> **Task 1**
According to the passage on generating monitoring configuration files, what does a level tag value of 0 indicate?

> **Document passage**
····················

Examples described herein generate the configuration file for monitoring agent 108, which may facilitate in monitoring any native applications running in second endpoint 106 (e.g., by providing a feature to monitor any Linux process and Windows service). For example, for monitoring a Linux process, a user can provide the process's bin name, a pid file path, or a command line regex. Further, for monitoring a Windows service, the user can provide a service name from a services.msc utility. Further, examples described herein enable to monitor non-curated applications by monitoring component processes and services of the non-curated applications, which may provide an insight into the non-curated applications' performance. Thus, examples described herein facilitate in obtaining “availability”, “CPU usage”, and “memory usage” metrics for any Linux process and Windows service running on second endpoint 106.


In some examples, the functionalities described in FIGS. 1A and 1B, in relation to instructions to implement functions of remote collector 104, monitoring agent 108, process tree generation unit 110, validation unit 152, and any additional instructions described herein in relation to the storage medium, may be implemented as engines or modules including any combination of hardware and programming to implement the functionalities of the modules or engines described herein. The functions of remote collector 104, monitoring agent 108, process tree generation unit 110, and validation unit 152 may also be implemented by a processor. In examples described herein, the processor may include, for example, one processor or multiple processors included in a single device or distributed across multiple devices.



FIG. 2 is an example configuration file (e.g., generated by process tree generation unit 110 of FIGS. 1A and 1B) indicating a hierarchical relationship of an input process with other processes. An example configuration file may be named in a format “<arc_service_id>.conf” as shown in FIG. 2. Further, when any new process or service is activated by a user, a new configuration file including a hierarchy of processes may be generated. The example configuration file “<arc_service_id>.conf” includes process identifiers (i.e., pid), parent process identifier tags (i.e., ppid), and level tags to maintain the hierarchy. In an example, a level tag value 0 may indicate that a process is a base process, which is a user input. Further, values for the level tags may increase for children and decrease for parents. Furthermore, the level tags in the configuration file may facilitate to construct a relationship tree at a remote collector (e.g., remote collector 104 of FIGS. 1A and 1B), i.e., at an adapter (e.g., AppOSAdapter) of a cloud proxy, for instance.


In the example configuration file of FIG. 2, a process 202A with a pid 4403 is an input process. As shown in 202B, process 202A is assigned a level 0, indicating that process 202A is the input process. As shown in 204B and 206B, respectively, the processes at level 1 include process 204A having pid 4406 and process 206A having pid 4407, which are child processes of the process 202A. As shown in 208B, the process at level −1 includes process 208A having pid 4349, which is a parent process of process 202A. Similarly, processes at levels 2, 3, or the like can be the hierarchal child processes of process 202A and processes at levels −2, −3, or the like can be the hierarchal parent processes of process 202A in a same order.

····················

> **Material to process**

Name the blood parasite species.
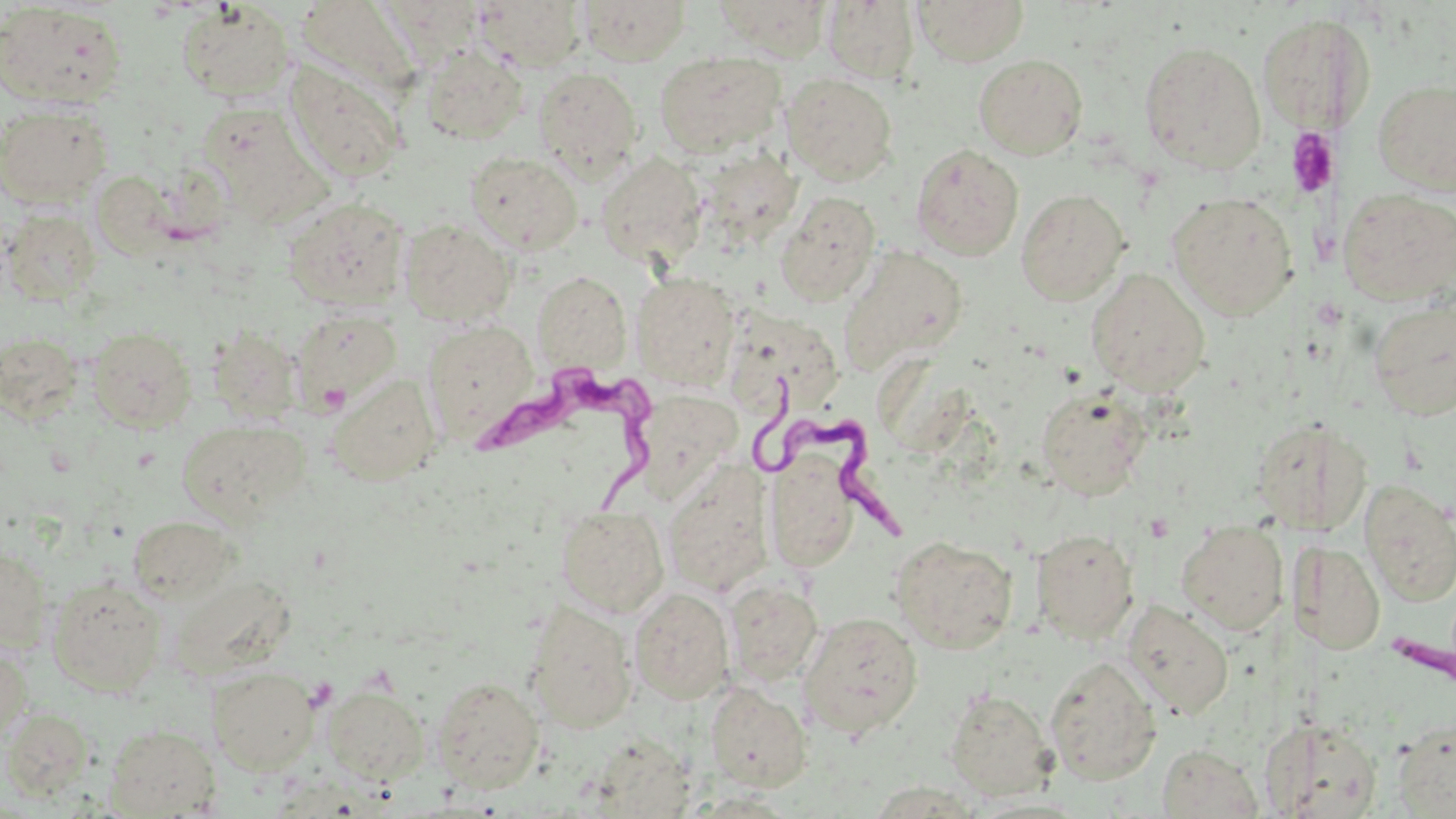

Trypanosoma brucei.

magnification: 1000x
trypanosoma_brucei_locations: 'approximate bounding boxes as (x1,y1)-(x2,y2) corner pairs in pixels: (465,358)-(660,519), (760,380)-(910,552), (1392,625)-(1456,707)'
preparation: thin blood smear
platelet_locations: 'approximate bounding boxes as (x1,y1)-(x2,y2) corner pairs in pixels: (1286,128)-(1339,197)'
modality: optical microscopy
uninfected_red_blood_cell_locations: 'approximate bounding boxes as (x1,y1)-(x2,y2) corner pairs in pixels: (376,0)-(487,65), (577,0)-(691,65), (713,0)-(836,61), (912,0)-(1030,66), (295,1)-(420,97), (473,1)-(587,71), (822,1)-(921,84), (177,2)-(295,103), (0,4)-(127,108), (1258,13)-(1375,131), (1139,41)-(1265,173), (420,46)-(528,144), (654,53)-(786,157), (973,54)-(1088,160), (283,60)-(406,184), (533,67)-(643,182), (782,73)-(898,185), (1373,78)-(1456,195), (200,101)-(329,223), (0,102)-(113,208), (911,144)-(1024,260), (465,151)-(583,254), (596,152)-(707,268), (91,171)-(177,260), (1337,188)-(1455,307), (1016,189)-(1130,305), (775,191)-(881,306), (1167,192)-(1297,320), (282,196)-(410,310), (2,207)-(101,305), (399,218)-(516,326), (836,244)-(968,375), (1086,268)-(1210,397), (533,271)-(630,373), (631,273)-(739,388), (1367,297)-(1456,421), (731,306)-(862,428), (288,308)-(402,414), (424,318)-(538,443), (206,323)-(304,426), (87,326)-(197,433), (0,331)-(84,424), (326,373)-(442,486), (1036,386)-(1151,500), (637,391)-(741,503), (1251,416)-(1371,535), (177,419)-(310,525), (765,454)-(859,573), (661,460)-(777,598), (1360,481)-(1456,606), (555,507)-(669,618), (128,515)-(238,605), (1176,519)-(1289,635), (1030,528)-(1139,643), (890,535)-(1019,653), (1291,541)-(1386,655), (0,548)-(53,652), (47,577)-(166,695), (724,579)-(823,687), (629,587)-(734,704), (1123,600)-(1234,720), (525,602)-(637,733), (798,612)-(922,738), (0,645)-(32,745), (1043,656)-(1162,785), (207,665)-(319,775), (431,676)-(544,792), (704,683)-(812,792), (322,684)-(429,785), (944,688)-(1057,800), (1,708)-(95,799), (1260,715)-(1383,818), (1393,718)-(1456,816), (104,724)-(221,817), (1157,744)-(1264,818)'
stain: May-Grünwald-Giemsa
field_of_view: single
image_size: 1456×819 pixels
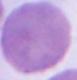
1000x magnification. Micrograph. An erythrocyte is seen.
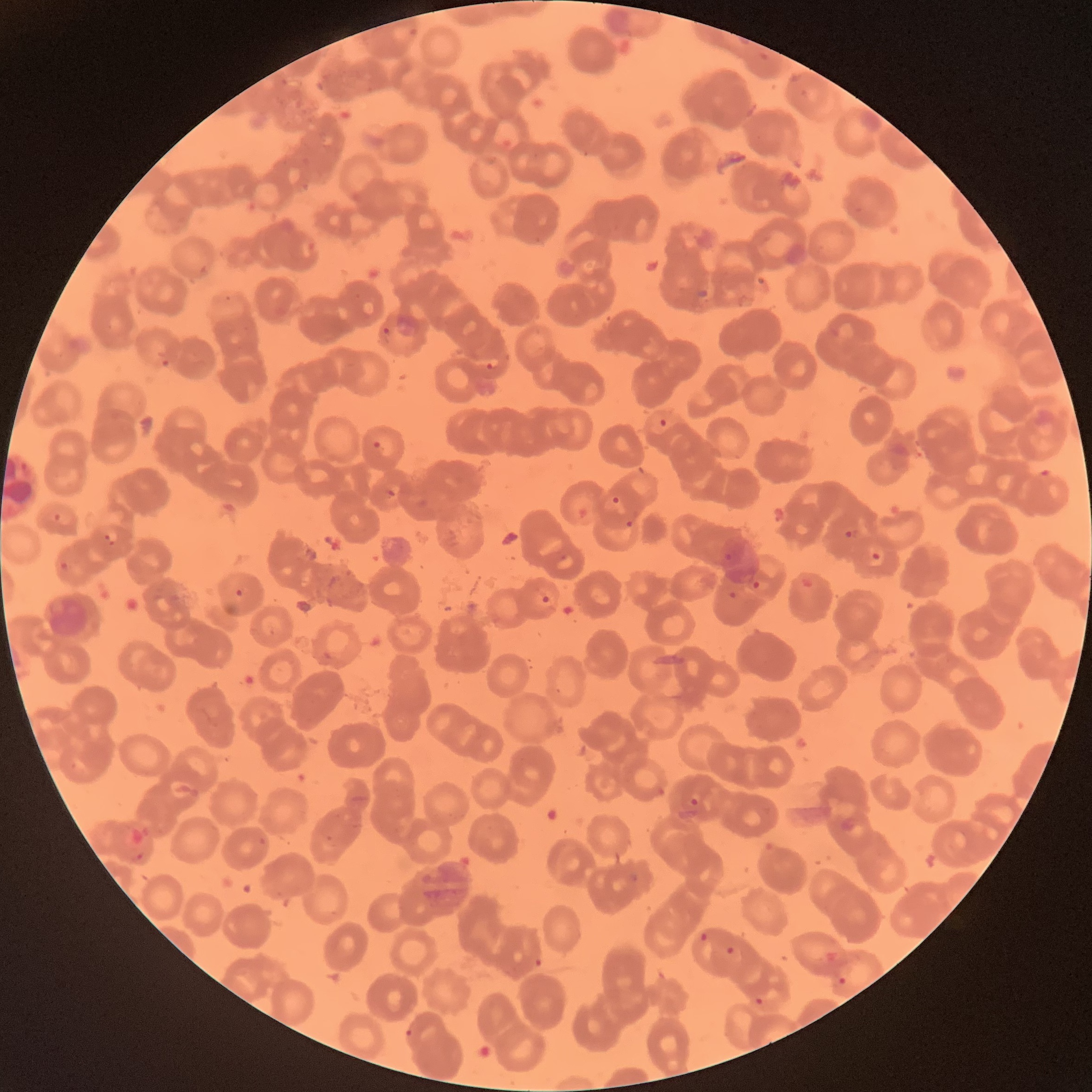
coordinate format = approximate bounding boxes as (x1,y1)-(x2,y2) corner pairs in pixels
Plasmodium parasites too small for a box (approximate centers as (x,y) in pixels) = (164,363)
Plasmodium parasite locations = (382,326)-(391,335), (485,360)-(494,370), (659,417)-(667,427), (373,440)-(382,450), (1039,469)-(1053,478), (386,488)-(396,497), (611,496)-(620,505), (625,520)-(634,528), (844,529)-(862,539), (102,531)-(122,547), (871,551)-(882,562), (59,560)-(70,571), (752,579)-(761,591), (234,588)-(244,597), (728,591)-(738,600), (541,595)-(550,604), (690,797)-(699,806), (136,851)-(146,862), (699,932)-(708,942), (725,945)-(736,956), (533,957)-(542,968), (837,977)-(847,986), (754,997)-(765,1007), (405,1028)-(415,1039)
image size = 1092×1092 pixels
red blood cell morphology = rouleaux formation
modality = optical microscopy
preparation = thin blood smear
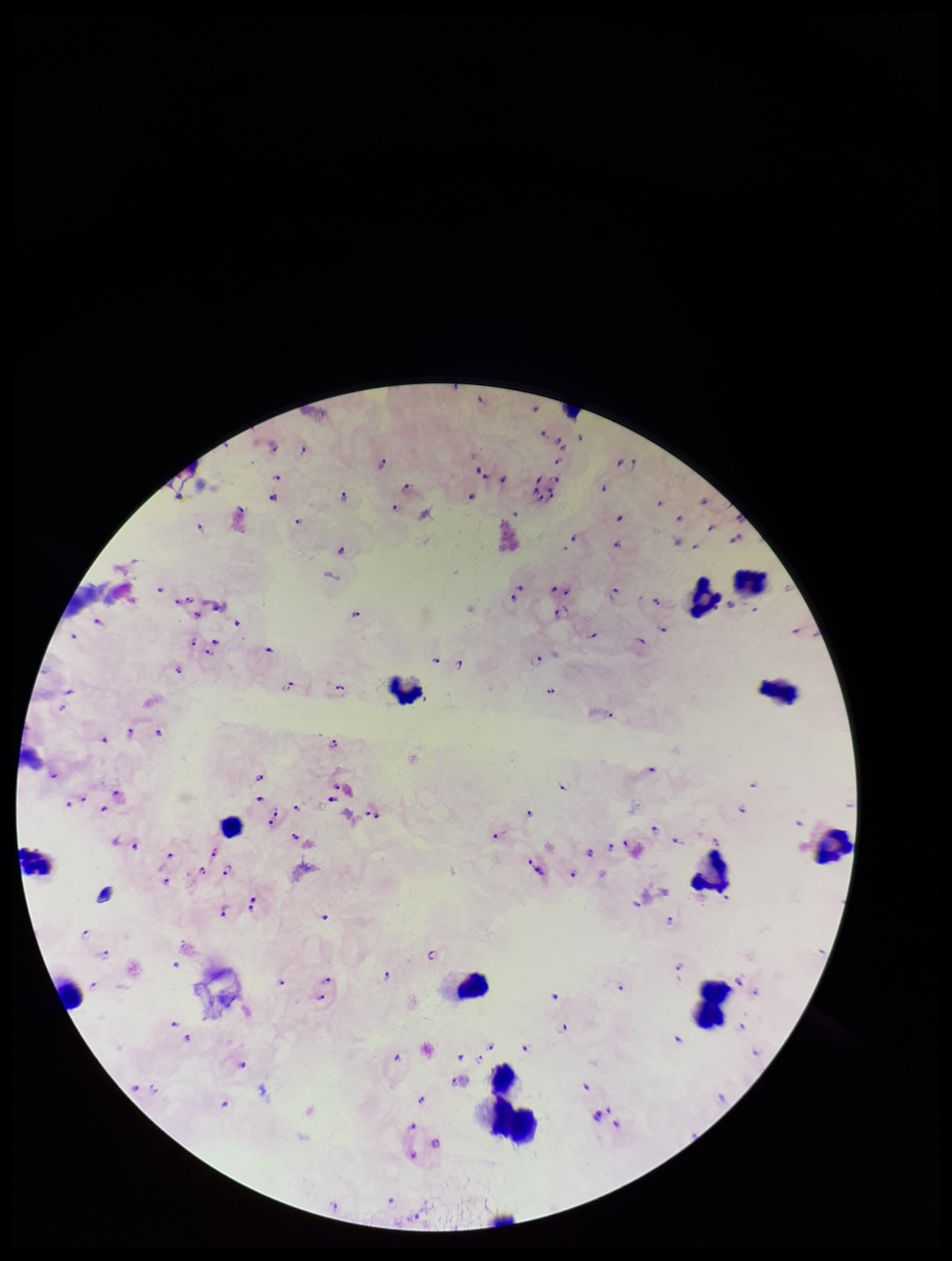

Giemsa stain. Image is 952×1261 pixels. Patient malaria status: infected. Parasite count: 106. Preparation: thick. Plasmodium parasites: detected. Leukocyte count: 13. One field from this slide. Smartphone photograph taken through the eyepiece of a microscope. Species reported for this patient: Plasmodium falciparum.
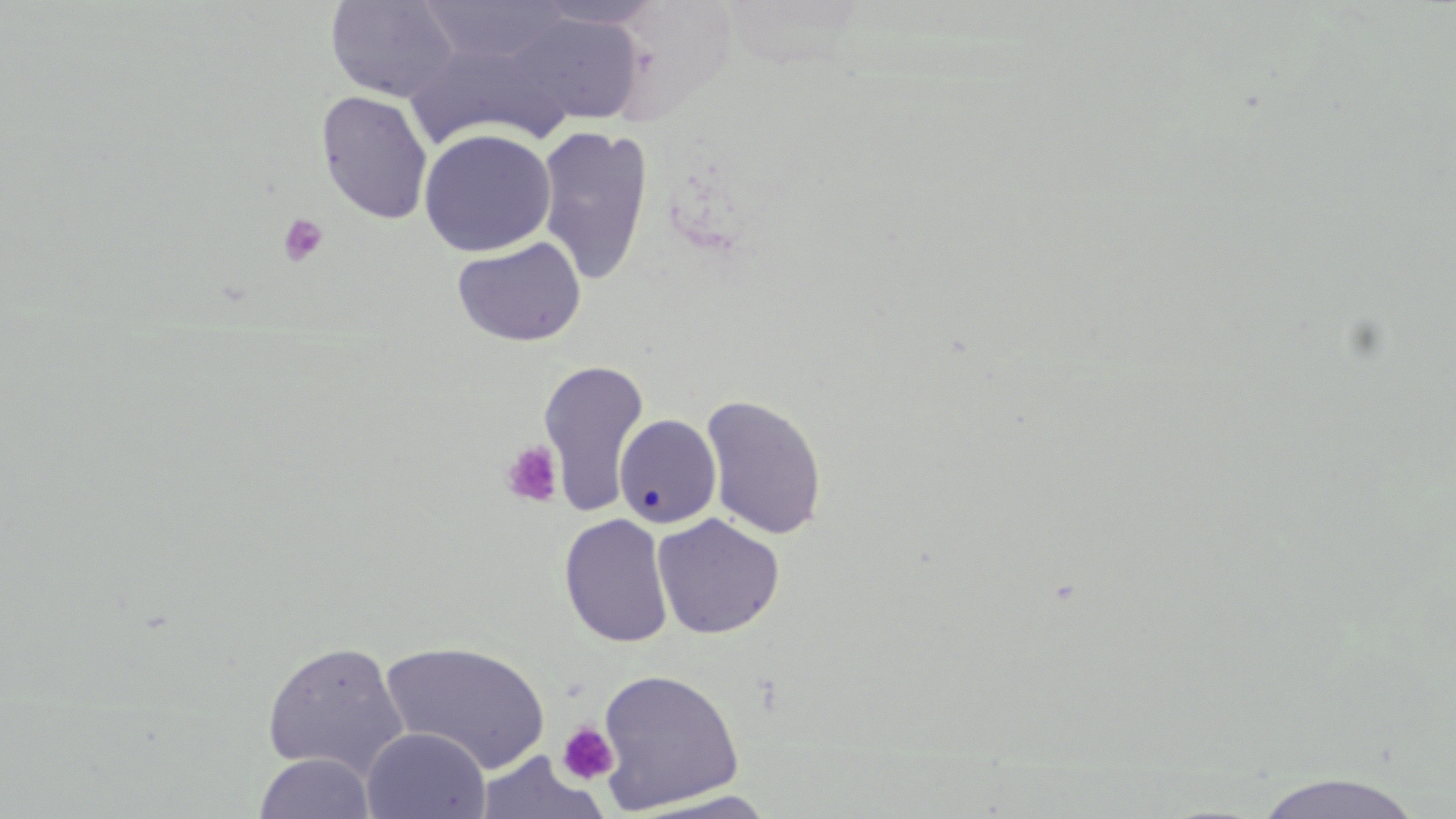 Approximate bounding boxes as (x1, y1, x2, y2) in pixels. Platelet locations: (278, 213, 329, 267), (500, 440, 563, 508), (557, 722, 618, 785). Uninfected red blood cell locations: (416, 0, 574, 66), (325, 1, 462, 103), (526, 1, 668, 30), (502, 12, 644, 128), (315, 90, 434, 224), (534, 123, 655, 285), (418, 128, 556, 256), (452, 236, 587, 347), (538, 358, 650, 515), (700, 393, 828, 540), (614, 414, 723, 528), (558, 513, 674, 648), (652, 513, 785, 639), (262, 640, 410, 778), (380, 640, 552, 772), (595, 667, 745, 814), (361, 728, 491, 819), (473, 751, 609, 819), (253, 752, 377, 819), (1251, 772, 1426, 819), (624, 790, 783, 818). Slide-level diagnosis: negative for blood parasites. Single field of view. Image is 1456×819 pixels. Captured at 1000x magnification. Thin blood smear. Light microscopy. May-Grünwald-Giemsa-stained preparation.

····················

> **Task 2**
In the listing, copy out every line from the one containing "magnification: 1000x" to the one containing "modality: optical microscopy", including both of those lines.

> **Complete output 1**
It indicates that a process is a base process, which is a user input.

> **Complete output 2**
magnification: 1000x
trypanosoma_brucei_locations: 'approximate bounding boxes as (x1,y1)-(x2,y2) corner pairs in pixels: (465,358)-(660,519), (760,380)-(910,552), (1392,625)-(1456,707)'
preparation: thin blood smear
platelet_locations: 'approximate bounding boxes as (x1,y1)-(x2,y2) corner pairs in pixels: (1286,128)-(1339,197)'
modality: optical microscopy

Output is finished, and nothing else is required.